For the requisite parallel action, state defendants point to the above-described PHI litigation, which arose out of DWC’s administrative appeals process. As discussed, Air Evac and numerous other air-ambulance entities, in 2012, began challenging reimbursement rates through DWC’s fee-dispute process. The appeals were consolidated; and, after extensive administrative proceedings, an ALJ ruled against ADA preemption. PHI sought judicial review in the Travis County district court; the other air-ambulance matters were held in abeyance pending resolution of that appeal. Shortly after oral argument in our court for the instant appeal, the state court ruled against preemption and found a 125% reimbursement rate adequate. See Tex. Mut. Ins. Co., et al. v. PHI Air Medical, LLC, Cause No. D–1–GN–15–00490 (Tex. 53d Jud. Dist. 15 Dec. 2016). PHI has appealed to Texas’ court of appeals.

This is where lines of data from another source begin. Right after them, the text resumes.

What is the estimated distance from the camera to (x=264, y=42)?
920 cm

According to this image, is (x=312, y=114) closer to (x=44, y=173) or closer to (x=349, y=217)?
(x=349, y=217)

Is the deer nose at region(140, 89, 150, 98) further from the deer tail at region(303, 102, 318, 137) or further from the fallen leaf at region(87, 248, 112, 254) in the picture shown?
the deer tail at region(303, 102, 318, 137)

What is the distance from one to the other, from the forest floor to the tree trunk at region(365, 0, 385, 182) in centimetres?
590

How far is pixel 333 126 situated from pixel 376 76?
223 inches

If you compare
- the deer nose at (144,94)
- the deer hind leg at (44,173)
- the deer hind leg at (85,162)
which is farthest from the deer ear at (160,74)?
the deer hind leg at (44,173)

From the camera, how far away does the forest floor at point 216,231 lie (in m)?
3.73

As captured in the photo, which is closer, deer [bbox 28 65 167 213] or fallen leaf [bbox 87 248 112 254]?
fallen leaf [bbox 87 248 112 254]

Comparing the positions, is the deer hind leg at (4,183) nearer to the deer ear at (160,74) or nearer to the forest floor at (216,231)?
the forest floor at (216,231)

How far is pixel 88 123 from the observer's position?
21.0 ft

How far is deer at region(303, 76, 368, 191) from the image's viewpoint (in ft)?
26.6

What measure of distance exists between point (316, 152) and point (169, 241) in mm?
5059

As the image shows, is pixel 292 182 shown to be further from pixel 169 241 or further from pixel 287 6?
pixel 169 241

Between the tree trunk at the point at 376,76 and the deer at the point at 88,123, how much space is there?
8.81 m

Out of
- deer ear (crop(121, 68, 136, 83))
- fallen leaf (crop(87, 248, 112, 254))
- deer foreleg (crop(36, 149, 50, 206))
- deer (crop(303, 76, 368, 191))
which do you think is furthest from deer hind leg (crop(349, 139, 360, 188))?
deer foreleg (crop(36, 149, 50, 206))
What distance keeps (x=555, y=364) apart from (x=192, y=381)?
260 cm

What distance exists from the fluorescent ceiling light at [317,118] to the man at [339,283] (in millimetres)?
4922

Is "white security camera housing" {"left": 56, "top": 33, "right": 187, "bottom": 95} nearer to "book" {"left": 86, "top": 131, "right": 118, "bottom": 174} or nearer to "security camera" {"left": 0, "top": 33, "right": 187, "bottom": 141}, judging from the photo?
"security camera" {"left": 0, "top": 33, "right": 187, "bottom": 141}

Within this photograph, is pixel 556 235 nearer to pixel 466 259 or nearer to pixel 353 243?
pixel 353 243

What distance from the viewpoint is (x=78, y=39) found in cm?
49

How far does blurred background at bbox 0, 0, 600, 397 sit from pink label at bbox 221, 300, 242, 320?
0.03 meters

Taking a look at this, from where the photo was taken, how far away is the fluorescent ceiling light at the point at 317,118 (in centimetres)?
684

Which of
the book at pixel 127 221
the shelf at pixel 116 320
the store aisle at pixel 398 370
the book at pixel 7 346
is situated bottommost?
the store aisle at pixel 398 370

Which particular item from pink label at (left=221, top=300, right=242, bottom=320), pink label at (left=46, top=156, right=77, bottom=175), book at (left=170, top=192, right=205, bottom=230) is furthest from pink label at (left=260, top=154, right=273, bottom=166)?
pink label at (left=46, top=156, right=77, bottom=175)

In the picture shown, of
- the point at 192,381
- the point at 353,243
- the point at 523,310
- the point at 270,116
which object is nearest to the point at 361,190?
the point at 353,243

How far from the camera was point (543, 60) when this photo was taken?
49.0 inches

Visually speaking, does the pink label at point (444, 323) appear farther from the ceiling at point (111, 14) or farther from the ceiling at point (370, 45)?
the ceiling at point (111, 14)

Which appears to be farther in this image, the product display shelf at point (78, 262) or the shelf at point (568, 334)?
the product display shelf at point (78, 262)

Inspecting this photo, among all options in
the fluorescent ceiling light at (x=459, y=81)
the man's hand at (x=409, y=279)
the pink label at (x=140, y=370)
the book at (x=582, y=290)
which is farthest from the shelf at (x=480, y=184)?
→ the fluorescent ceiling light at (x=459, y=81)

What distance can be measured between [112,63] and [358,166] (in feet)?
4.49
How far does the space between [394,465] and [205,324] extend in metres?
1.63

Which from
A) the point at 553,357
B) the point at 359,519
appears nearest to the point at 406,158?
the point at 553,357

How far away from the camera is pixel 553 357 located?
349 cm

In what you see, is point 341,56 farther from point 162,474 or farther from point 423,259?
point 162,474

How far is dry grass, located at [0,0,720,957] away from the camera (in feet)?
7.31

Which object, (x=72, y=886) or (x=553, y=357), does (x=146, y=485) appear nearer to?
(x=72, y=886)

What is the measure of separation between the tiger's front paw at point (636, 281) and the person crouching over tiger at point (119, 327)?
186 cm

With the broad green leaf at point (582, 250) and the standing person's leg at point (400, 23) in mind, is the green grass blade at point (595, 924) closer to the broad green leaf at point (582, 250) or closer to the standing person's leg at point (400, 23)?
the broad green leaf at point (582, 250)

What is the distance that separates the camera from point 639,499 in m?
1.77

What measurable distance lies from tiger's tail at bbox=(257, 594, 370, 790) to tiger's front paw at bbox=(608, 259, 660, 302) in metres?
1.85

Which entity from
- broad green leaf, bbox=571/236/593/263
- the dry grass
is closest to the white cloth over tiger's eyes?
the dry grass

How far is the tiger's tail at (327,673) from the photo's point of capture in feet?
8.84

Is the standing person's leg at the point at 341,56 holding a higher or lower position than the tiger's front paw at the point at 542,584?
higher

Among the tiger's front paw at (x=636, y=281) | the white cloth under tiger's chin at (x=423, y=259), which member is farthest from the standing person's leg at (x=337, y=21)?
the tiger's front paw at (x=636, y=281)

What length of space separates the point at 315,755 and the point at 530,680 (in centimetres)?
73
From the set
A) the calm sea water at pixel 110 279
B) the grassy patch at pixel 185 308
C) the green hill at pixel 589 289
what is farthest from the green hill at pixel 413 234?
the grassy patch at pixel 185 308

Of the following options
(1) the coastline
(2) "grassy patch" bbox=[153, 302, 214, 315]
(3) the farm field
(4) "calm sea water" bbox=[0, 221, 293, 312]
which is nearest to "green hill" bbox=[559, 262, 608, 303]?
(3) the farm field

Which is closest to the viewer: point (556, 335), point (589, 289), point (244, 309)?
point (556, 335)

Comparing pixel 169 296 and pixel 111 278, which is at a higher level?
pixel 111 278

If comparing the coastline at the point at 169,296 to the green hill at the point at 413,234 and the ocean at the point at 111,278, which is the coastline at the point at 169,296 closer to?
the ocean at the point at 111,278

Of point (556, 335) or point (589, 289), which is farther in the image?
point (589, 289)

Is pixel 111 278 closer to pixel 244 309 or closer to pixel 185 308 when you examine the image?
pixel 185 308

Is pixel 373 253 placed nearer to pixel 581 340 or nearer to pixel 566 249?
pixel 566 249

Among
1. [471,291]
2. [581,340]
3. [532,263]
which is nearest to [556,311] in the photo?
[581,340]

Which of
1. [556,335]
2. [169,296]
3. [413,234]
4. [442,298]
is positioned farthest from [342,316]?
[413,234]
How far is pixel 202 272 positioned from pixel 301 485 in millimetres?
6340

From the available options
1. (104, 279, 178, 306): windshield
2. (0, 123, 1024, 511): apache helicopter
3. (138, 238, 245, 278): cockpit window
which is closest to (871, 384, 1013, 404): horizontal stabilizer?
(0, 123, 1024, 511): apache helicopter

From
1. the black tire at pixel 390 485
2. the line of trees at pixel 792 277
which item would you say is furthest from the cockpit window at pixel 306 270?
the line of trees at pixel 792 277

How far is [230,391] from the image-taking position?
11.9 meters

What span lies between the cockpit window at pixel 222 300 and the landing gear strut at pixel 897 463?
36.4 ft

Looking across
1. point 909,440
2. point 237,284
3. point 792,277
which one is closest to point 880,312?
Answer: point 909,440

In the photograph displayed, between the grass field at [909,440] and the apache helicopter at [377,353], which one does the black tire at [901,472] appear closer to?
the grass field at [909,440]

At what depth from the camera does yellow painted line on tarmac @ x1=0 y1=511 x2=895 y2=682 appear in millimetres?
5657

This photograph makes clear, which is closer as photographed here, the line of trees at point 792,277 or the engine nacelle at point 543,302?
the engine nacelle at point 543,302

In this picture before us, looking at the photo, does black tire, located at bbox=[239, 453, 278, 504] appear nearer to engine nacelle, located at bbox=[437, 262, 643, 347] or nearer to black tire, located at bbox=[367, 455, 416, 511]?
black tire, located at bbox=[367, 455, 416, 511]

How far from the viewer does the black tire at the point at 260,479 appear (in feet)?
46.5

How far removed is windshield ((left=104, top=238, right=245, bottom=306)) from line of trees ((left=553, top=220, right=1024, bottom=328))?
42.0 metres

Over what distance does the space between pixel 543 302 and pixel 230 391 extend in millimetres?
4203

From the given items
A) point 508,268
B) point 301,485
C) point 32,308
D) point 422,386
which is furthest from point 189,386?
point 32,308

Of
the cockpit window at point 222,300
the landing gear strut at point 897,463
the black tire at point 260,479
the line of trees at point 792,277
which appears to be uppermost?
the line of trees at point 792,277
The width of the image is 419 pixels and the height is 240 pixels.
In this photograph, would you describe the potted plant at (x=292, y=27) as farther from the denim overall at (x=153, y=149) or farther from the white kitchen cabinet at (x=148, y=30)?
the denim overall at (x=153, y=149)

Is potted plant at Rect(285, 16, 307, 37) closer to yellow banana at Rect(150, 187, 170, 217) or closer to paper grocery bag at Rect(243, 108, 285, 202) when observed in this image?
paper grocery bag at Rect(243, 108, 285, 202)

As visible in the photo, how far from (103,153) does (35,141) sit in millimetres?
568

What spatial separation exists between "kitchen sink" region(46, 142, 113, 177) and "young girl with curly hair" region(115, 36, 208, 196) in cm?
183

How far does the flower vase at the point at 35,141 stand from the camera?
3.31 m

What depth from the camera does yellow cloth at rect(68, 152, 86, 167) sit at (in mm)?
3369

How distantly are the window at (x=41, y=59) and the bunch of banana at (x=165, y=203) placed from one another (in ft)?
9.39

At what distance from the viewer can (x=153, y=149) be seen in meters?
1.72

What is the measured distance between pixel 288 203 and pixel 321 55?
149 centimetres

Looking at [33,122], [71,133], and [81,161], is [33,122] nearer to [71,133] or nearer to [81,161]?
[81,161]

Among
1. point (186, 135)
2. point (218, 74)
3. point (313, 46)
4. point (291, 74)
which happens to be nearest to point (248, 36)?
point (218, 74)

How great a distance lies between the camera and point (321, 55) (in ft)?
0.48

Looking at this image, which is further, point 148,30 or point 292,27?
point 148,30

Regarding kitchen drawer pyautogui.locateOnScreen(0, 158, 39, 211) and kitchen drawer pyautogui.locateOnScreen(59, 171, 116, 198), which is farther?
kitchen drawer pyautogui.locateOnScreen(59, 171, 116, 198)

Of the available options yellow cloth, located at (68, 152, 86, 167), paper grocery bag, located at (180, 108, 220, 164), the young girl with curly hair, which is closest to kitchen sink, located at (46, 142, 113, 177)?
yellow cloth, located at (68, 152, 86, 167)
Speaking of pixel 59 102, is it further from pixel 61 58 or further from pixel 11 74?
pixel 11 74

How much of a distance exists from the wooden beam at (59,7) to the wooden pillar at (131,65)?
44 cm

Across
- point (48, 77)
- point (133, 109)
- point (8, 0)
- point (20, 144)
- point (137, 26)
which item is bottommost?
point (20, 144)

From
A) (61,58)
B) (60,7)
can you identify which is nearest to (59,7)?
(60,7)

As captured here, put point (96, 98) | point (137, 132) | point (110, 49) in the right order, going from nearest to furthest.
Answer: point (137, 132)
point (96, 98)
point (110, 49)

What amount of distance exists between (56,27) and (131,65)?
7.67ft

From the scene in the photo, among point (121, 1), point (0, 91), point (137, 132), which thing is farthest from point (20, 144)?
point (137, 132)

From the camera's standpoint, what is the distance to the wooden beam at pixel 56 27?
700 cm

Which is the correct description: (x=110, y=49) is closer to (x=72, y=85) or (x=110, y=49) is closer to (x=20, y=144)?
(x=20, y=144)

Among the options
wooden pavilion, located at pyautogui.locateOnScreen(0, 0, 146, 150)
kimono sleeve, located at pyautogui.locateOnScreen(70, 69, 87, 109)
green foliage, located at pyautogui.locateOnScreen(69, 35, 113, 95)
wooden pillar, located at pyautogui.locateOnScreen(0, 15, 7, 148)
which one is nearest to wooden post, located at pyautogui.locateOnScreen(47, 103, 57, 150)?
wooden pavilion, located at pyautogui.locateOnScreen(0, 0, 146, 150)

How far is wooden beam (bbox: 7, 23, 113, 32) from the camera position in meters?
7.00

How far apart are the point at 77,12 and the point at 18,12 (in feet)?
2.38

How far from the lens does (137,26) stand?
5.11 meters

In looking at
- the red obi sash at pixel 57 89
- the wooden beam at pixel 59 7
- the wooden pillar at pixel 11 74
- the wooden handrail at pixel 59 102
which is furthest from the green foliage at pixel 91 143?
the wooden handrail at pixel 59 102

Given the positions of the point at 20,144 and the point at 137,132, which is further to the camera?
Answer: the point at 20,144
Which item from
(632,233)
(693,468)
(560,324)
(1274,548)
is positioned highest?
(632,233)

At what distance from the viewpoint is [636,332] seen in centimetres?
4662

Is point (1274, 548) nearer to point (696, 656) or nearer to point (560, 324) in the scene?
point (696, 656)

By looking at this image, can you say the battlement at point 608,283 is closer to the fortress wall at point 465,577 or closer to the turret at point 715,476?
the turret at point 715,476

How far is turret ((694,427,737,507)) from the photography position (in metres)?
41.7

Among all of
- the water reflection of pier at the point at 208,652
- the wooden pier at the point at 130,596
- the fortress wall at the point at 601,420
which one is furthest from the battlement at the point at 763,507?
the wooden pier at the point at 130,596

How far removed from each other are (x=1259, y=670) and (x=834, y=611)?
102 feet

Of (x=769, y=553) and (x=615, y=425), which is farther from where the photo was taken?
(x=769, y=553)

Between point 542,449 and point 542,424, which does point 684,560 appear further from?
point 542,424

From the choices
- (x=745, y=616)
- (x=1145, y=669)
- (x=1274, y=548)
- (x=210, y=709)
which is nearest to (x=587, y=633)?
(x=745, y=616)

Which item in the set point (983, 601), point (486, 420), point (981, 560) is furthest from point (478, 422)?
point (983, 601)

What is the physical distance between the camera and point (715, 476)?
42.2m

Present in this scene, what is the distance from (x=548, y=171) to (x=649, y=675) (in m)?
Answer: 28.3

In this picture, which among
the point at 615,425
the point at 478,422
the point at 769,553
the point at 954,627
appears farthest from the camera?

Nonetheless, given the differences between the two actions and lack of preclusive effect, we do not consider the PHI state-court proceeding to be “parallel” for the purpose of Colorado River abstention. For example, the parties are different on both sides: neither Air Evac nor state defendants are party to the PHI litigation. In addition, the state proceeding required the adjudicator to determine an adequate reimbursement rate, an issue not before our court. See id. at 2. And, most especially, the exceptional nature of federal abstention cuts in favor of jurisdiction. Accordingly, we decline to abstain.
For the foregoing reasons, the judgment is VACATED, and this matter is REMANDED for further proceedings consistent with this opinion.